Textbook Jungle: Today's history books aren't just politically correct. They're boring.
(WSJ.online, 09/04/04)

Remember that classroom scene in "Ferris Bueller's Day Off" where a monotone Ben Stein plays a teacher boring his class half to death? If two recent studies are any clue, the boredom Mr. Stein inflicted on the silver screen is now the reality in all too many history classrooms across America.

In this case, however, the blame is going to the texts and not the teachers. For "A Consumer's Guide to High School History Textbooks," the Thomas B. Fordham Institute (www.edexcellence.net) commissioned assorted historians and teachers to review six popular texts in American history and an equal number in world history. As its title suggests, "World History Textbooks: A Review" (www.historytextbooks.org)--undertaken by the American Textbook Council (ATC)--is also a review of several texts, although it is narrower in scope and more unified in its editorial voice.

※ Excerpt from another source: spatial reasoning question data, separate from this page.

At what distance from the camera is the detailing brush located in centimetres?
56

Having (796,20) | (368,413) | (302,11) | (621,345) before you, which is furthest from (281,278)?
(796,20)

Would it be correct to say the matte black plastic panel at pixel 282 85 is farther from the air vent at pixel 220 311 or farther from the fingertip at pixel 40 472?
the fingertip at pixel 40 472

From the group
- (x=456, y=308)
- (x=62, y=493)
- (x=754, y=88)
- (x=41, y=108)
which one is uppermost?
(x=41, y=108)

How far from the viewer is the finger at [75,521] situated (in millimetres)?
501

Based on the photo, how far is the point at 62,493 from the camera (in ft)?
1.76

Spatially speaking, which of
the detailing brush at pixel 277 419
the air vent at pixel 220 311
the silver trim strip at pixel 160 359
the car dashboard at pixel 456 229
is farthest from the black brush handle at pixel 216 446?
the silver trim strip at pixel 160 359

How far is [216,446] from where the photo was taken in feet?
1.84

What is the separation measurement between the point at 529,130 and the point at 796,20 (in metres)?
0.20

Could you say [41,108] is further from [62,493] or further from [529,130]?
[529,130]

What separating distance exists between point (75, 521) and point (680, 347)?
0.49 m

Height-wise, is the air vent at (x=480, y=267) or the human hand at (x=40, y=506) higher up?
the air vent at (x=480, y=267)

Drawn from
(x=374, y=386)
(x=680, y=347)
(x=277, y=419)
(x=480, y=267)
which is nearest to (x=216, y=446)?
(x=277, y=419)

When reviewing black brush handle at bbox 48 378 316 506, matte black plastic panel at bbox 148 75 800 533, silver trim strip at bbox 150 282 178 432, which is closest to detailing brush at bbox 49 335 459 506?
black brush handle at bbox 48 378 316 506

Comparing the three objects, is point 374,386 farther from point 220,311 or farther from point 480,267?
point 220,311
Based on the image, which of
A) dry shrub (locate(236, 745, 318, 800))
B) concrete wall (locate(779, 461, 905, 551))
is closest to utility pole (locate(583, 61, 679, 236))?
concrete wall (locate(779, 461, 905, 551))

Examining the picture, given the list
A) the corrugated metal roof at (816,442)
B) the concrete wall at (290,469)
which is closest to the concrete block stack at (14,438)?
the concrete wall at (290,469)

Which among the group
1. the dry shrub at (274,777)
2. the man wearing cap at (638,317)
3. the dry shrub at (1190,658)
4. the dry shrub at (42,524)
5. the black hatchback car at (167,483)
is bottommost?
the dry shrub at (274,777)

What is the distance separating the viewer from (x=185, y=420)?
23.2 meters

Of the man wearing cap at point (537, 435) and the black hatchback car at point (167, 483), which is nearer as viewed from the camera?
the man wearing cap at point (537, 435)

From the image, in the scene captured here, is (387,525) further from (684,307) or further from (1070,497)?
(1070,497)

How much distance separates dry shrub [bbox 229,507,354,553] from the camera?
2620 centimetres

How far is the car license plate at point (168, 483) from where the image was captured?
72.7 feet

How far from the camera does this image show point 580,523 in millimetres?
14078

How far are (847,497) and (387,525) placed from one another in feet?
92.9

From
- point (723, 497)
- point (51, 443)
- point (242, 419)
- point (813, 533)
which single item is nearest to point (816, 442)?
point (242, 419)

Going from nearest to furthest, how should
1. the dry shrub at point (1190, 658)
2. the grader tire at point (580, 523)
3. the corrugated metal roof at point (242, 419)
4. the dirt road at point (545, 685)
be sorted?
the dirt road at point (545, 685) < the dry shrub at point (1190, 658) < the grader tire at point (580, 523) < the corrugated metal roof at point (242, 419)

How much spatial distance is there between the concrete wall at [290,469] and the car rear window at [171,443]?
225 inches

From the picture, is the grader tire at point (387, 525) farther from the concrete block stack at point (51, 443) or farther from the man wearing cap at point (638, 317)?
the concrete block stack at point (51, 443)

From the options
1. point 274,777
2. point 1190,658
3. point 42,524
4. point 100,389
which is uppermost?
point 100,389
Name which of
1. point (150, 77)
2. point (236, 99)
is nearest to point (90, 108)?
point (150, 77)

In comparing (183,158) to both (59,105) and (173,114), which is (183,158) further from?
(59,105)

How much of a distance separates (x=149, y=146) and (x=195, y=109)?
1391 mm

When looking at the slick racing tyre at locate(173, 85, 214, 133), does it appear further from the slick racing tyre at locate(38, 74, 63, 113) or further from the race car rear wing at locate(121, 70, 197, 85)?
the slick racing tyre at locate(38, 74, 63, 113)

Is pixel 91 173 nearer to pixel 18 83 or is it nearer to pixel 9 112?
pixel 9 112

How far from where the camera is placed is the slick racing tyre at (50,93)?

Whatever their differences, the two studies reach the same conclusion: Bad history makes for tedious textbooks.

Take Prentice Hall's "World History: Connections to Today." Though one of the most popular high-school texts in America, this book received low marks from both studies. One Fordham reviewer criticized the book for its attempts to "redress prior imbalances in civilizational coverage by at times inflating or elevating one culture or civilization's achievements at the expense of European or Western accomplishments." For example, Columbus's voyage to the New World is attributed not to European advances but to contributions from "Muslim astronomers and navigators."

The problem is not just incipient political correctness and questions of balance. As the ATC review notes, these texts also elevate lush photos and handsome graphics over a coherent story line. And the "exercises" that students are asked to do can be more deadening than the words they are asked to read. Is any 10th-grader really equipped to answer the larger questions--whether war is ever justified, whether diversity strengthens or weakens a society, what limits there should be on freedom of speech--based on the barest exposure to the past?

"Such instructional exercises," the ATC asserts, "do not--as they claim to do--promote genuine critical thinking. They discourage deep reading on the subject and invite facile discussion. They promote classroom sloganeering. They favor the glib student and the showboat teacher."

Anyone with kids knows how bored most of them are by school history and how little they retain. They often can get a fair grade on the sole basis of a rant against racism and sexism. It is all well and good to blame book companies and teachers, but could this have happened without the tacit support of many parents who would rather their children make them proud by regurgitating their prejudices than embarrass them with critical thought?

Posted by Peter Burnet at April 12, 2004 6:41 AM
Comments

Part of the reason high school history is so boring is that it's taught in a different way from college history. High school teachers can't (or don't) expect their kids to read a 500-page specialty text for each session, so you end up with a generic text that the teacher essentially reads out loud. And because there's so much to cover in a generic text, everyone feels the need to race through it, rendering all human events as a mash of ill-explained, unconnected anecdotes. Pretty much a waste of everybody's time - perhaps history (and you could argue philosophy as well) is a discipline studied best when self-taught.